Nick De Morgoli

[8] Nevertheless, and as an indication that his offences were minor, or quickly forgotten, that year his unusual back view of Charles De Gaulle on the edge of the sea at Antibes when recently resigned as Provisional President of France, was published in LIFE [9] with the caption “Elegantly dressed Charles de Gaulle, who recently resigned as Provisional President of France, moodily staring out over the Mediterranean as he begins a 12-yr. withdrawal from political life.” His work for Paris Match, mostly human interest stories and portraits of celebrities, many now in the Bibliothèque nationale de France included Léon Blum at his desk during a television recording; Paul Claudel at home with his grandchildren and praying in a church; Maurice Estève; Felix Gouin in a room of the Luxembourg Palace (April 29, 1946); Marcel Pagnol alone fishing and with his wife Jacqueline Bouvier; Jacques Thibaud with his family; Jacques Villon; Mr. and Mrs. Mackenzie King; Michèle Morgan and Mario Moreno, Vincent Scotto, Pierre Laroche, and Georges Huysman during the first festival of Cannes (1946); and on 18 November 1946 he produced a story on Vaslav Nijinsky, then long retired and hampered by his schizophrenia, in the tender care of his wife.
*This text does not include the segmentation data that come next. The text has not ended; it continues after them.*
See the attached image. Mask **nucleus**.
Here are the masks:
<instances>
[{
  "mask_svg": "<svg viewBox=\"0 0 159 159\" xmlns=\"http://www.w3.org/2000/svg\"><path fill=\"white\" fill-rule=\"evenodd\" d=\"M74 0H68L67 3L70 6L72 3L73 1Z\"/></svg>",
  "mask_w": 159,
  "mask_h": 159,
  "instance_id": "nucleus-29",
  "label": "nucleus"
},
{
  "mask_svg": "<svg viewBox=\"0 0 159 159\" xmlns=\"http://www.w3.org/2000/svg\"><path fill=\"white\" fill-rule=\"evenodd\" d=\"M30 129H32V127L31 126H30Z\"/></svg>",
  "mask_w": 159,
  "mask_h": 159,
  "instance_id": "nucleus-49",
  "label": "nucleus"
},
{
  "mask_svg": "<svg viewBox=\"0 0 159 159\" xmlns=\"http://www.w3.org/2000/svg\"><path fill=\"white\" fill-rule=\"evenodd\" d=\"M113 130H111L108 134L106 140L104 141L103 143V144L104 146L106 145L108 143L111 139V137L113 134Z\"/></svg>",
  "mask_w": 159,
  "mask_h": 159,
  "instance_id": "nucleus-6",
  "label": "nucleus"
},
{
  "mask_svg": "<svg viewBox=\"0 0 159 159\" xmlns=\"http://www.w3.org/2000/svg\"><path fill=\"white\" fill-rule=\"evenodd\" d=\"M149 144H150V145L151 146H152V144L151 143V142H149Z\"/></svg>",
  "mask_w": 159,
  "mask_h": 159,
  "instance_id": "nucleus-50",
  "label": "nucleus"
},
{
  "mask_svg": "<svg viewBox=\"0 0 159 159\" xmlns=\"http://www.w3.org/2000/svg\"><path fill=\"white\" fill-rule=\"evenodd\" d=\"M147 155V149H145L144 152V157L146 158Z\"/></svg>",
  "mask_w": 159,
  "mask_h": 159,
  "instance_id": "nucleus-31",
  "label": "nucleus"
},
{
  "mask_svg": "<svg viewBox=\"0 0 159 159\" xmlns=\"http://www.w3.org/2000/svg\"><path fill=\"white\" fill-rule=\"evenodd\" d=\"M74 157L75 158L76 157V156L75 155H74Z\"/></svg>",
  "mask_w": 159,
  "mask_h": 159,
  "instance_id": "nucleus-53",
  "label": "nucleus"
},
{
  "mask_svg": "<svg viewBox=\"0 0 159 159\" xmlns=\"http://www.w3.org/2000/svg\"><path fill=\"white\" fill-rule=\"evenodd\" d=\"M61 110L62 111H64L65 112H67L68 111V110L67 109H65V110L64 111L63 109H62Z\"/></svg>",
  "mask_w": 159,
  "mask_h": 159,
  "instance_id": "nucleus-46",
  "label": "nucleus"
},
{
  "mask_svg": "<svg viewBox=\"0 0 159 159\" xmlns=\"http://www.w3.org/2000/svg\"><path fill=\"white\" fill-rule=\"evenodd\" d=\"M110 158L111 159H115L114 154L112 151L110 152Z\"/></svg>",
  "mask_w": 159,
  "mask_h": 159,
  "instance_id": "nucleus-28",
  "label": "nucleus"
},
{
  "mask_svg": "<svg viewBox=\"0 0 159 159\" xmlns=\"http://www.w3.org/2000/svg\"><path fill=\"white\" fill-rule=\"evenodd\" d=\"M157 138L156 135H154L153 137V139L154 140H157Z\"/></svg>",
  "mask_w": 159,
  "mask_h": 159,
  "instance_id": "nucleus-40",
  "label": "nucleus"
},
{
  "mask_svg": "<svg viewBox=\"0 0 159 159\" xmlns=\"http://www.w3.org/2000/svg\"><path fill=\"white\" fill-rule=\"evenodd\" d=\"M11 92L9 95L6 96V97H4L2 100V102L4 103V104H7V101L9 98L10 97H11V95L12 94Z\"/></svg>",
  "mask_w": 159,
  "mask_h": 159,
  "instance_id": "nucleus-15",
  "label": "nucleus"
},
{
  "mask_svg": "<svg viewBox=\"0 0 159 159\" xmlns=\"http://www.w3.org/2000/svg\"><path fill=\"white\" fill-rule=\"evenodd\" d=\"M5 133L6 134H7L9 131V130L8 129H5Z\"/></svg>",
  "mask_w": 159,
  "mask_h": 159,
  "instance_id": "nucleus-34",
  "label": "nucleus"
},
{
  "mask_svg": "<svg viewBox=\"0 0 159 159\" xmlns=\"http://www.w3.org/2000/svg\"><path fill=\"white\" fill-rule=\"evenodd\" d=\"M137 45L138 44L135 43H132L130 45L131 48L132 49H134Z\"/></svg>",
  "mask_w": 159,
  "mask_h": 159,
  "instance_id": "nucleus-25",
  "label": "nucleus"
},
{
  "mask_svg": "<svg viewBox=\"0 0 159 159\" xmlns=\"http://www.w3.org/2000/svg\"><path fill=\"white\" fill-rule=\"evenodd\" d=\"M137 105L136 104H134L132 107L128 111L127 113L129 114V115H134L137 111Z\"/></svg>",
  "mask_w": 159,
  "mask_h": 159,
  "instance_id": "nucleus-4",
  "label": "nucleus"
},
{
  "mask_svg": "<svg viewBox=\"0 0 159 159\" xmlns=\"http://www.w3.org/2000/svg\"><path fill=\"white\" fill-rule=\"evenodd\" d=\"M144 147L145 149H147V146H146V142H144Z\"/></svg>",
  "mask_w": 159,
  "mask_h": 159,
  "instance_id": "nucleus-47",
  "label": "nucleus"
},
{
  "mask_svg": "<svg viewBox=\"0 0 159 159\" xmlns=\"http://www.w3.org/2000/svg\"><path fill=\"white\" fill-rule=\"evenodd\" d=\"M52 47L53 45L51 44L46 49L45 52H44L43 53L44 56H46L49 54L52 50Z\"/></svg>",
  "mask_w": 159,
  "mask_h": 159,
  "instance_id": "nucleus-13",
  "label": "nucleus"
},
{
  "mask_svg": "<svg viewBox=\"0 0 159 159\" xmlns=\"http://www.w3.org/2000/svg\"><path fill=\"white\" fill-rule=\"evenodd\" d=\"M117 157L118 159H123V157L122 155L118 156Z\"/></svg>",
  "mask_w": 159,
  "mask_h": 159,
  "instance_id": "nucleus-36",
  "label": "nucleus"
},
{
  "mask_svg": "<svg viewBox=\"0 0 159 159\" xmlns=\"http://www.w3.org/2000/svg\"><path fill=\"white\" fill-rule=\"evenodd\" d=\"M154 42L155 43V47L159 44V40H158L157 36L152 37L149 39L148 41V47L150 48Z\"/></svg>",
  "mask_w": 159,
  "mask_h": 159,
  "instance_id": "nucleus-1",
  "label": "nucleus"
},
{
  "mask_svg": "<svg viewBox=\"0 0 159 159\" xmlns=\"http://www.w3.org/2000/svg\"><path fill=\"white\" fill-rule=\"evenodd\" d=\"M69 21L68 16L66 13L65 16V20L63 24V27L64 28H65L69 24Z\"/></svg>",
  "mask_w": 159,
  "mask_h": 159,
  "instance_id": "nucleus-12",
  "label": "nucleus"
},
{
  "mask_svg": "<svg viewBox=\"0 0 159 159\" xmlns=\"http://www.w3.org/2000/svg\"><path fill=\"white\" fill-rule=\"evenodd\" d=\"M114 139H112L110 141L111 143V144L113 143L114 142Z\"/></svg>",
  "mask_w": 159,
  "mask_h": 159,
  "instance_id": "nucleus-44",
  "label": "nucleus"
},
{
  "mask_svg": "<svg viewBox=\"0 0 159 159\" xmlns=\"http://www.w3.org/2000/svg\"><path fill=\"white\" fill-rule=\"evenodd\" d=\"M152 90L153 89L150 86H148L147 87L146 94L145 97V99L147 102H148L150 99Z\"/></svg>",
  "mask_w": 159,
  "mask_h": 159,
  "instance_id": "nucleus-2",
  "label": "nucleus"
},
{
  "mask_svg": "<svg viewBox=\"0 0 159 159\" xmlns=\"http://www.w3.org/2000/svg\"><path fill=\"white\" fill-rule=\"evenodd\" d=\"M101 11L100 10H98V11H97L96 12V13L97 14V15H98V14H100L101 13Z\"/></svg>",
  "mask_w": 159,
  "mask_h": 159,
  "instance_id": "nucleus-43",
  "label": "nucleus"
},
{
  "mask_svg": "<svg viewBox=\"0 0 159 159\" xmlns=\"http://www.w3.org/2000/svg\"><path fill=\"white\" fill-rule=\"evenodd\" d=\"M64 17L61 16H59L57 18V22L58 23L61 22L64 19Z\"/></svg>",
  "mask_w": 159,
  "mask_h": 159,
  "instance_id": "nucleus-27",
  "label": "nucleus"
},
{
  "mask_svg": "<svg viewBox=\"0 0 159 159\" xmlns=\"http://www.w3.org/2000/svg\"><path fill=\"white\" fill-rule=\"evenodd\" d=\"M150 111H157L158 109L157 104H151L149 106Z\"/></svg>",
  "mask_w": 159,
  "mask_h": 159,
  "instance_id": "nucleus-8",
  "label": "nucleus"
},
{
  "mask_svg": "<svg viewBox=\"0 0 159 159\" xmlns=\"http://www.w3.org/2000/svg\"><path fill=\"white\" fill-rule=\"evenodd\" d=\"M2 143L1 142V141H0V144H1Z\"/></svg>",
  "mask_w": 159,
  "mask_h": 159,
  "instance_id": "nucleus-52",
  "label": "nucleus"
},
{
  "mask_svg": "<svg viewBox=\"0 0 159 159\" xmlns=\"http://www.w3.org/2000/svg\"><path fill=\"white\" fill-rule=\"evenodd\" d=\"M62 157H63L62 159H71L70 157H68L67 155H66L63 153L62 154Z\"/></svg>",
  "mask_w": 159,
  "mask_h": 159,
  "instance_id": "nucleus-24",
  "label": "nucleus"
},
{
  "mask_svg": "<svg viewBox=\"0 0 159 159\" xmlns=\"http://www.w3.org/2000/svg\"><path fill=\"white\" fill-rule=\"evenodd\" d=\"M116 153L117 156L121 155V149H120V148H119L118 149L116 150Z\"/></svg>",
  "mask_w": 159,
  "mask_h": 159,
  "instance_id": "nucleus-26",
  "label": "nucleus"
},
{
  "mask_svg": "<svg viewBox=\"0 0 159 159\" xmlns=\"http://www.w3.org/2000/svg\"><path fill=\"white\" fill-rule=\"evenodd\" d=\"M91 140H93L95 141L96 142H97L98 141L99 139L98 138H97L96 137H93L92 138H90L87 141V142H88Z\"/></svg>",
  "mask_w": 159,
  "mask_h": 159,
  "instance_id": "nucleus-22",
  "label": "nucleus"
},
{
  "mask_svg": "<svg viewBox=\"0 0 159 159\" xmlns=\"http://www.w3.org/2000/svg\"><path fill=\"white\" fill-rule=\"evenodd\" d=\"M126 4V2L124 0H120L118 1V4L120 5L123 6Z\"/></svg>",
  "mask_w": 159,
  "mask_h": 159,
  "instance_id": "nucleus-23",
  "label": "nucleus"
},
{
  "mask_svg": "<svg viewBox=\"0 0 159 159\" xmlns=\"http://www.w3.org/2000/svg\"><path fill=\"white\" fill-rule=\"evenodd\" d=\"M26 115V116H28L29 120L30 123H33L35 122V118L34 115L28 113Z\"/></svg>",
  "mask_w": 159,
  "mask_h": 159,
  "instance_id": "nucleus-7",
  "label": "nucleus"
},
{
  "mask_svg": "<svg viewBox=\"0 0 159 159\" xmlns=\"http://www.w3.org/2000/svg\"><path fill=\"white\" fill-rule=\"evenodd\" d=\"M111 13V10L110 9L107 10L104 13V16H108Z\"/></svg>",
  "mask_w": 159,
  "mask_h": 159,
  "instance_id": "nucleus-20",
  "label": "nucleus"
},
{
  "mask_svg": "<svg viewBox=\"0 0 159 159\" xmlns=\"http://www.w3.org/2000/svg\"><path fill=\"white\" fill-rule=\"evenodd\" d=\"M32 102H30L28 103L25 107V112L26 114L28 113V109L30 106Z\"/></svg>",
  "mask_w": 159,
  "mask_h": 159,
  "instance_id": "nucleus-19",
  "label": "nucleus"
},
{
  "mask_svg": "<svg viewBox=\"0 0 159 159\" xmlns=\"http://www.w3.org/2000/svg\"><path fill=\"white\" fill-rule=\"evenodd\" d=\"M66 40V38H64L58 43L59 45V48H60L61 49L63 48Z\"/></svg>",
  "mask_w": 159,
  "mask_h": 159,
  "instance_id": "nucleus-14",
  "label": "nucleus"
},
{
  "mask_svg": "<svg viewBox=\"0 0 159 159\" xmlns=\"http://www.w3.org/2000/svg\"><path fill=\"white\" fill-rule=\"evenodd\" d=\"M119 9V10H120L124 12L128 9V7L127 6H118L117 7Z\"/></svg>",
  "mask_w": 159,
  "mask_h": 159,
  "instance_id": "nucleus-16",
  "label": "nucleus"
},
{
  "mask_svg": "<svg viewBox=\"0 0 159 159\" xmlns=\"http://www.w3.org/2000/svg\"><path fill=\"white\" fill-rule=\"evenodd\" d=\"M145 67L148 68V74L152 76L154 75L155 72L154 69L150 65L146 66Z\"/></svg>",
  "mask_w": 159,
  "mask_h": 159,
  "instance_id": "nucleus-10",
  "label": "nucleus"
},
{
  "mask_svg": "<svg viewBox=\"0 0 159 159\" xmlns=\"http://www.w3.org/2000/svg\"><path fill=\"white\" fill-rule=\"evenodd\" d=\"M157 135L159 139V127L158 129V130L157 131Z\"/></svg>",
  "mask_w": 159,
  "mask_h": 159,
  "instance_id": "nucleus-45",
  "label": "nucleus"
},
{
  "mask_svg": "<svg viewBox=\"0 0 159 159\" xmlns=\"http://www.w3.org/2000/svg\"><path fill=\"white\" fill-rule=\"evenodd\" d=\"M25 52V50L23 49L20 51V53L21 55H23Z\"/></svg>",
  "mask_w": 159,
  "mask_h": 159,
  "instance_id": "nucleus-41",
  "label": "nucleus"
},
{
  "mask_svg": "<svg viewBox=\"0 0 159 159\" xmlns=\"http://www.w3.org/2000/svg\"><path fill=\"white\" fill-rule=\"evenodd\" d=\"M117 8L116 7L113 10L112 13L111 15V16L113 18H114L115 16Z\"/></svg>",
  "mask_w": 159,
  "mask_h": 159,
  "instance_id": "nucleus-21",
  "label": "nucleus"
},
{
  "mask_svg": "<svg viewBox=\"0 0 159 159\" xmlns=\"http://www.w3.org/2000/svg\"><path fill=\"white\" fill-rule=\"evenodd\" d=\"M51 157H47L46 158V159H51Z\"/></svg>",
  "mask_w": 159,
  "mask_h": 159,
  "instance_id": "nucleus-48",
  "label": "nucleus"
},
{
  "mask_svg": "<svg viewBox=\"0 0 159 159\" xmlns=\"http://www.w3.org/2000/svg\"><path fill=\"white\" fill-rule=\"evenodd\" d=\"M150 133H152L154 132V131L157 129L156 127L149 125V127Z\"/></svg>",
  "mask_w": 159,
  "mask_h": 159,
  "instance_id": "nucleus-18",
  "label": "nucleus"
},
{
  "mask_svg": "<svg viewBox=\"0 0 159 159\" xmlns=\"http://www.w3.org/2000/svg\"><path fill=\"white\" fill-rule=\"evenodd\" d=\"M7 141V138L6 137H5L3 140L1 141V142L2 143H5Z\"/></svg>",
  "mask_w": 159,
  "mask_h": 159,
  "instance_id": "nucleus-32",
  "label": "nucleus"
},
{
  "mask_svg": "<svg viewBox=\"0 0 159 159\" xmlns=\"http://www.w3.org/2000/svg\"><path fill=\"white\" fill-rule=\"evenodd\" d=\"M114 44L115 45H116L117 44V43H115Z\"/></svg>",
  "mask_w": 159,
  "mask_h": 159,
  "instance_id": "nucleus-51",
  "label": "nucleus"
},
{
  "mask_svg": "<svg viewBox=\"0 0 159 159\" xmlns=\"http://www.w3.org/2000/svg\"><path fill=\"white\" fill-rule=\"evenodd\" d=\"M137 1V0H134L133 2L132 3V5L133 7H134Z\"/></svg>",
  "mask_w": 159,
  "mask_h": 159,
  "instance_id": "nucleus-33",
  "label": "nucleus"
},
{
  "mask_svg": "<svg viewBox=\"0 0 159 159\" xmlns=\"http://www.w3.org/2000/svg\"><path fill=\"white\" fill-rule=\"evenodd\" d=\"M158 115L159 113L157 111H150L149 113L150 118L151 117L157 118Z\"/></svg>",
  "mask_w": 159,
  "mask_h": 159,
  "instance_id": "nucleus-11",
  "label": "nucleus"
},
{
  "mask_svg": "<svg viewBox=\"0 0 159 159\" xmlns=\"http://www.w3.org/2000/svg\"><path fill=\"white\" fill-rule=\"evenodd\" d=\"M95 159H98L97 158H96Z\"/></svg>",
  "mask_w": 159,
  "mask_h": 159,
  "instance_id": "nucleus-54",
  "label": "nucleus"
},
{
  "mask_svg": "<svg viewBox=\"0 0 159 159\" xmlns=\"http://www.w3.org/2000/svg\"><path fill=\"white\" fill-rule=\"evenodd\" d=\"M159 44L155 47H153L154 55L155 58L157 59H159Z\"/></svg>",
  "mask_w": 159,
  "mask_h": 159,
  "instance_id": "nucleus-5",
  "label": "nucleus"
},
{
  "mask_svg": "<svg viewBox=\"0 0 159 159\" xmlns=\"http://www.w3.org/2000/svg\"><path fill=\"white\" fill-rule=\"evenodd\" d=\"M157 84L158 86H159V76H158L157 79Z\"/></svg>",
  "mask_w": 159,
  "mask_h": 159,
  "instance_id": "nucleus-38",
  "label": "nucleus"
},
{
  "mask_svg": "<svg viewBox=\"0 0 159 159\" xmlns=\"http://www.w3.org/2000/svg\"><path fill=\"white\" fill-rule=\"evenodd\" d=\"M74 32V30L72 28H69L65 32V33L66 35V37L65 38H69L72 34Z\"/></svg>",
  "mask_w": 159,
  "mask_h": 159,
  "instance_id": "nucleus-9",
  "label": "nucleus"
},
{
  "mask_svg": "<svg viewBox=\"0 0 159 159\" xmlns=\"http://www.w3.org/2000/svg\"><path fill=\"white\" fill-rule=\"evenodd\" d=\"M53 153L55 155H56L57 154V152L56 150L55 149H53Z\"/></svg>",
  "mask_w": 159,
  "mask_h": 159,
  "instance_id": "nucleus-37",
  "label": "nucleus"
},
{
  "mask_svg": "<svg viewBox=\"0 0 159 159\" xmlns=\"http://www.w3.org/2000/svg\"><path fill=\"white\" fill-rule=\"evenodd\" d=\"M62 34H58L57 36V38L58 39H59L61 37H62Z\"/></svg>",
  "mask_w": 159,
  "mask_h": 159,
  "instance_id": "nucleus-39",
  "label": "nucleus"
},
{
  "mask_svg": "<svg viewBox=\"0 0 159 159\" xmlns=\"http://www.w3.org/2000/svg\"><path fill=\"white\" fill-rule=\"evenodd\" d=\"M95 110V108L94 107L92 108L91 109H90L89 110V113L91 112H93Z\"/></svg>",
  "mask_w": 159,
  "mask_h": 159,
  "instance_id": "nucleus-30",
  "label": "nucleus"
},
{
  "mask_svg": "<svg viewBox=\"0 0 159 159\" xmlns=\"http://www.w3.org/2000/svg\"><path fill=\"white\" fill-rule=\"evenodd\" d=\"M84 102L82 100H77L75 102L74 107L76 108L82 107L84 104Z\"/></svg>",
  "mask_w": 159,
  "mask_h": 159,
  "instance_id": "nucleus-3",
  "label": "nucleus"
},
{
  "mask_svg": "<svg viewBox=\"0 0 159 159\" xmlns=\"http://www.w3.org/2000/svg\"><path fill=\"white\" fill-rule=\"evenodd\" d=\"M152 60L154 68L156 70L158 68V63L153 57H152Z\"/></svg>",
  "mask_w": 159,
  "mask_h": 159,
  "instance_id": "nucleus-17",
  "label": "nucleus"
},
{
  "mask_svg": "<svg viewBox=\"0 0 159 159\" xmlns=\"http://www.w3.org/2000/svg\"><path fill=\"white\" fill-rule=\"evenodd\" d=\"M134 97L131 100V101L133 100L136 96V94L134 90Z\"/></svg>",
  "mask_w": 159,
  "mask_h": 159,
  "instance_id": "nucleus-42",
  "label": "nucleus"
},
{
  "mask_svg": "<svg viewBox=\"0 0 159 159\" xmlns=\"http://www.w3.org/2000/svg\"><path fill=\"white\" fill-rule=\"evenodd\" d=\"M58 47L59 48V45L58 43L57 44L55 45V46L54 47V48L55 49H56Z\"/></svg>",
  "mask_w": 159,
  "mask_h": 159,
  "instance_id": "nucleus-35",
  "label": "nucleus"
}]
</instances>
De Morgoli's candid shot, made at table level between candlesticks, of an unidentified young woman at an exclusive restaurant was selected by curator Edward Steichen for the 1955 world-touring Museum of Modern Art exhibition The Family of Man.

Through 1957, also for Vogue, he produced picture stories on John Mason Brown, writer, lecturer, and word critic on Sunday TV; Mr. and Mrs. Douglas Fairbanks with Col. Serge Obolensky and Henrietta Tiarks at a debut in the St. Regis Hotel.

His imagery for Vogue’s Travel supplement required him to make longer trips in 1957: a plantation In Kauai in Hawaiian archipelago; a Shinto priest praying at a shrine in Tokyo, Japan; a donkey walking through coconut harvest beside main highway in the Philippines; and ruins above a harbour in Macau, China.

[20] Amongst several visual artists he photographed were Raoul Dufy, French painter during his stay in the US for arthritis treatment at the Jewish Memorial Hospital, 1950; Salvador Dalí fixing his famous moustache in a shaving mirror (c.1955); and Alexander Calder and his 'stabiles' in 1960.